* Instructions for the task
Among the entries below, find the lines with "prompted" and copy them.
=== Data supplied ===
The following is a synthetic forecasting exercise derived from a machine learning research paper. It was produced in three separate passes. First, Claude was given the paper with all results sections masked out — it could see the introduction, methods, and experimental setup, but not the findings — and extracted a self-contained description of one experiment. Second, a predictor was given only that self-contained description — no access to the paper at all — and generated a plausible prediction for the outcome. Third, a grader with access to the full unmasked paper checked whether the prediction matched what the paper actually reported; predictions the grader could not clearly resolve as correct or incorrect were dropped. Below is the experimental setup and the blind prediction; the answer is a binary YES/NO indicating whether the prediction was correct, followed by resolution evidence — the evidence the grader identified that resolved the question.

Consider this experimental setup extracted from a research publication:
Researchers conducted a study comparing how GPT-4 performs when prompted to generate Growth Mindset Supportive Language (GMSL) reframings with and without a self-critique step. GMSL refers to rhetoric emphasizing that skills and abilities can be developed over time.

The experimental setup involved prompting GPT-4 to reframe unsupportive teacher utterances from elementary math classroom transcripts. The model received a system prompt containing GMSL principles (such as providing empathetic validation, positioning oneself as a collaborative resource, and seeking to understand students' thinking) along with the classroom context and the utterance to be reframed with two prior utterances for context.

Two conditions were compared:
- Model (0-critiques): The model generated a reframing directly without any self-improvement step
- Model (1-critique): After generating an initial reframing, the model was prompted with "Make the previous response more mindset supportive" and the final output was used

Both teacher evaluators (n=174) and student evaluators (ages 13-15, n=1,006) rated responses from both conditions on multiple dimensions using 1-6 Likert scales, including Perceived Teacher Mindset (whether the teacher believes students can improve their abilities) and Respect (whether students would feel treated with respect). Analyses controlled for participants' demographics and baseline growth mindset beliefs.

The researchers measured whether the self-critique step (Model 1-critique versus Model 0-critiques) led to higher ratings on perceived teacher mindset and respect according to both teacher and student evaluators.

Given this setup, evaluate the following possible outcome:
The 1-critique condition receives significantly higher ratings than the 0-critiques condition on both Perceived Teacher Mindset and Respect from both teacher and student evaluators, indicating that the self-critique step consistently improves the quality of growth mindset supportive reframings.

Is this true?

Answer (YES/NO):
===
* Solution to this exercise
Researchers conducted a study comparing how GPT-4 performs when prompted to generate Growth Mindset Supportive Language (GMSL) reframings with and without a self-critique step. GMSL refers to rhetoric emphasizing that skills and abilities can be developed over time.
- Model (1-critique): After generating an initial reframing, the model was prompted with "Make the previous response more mindset supportive" and the final output was used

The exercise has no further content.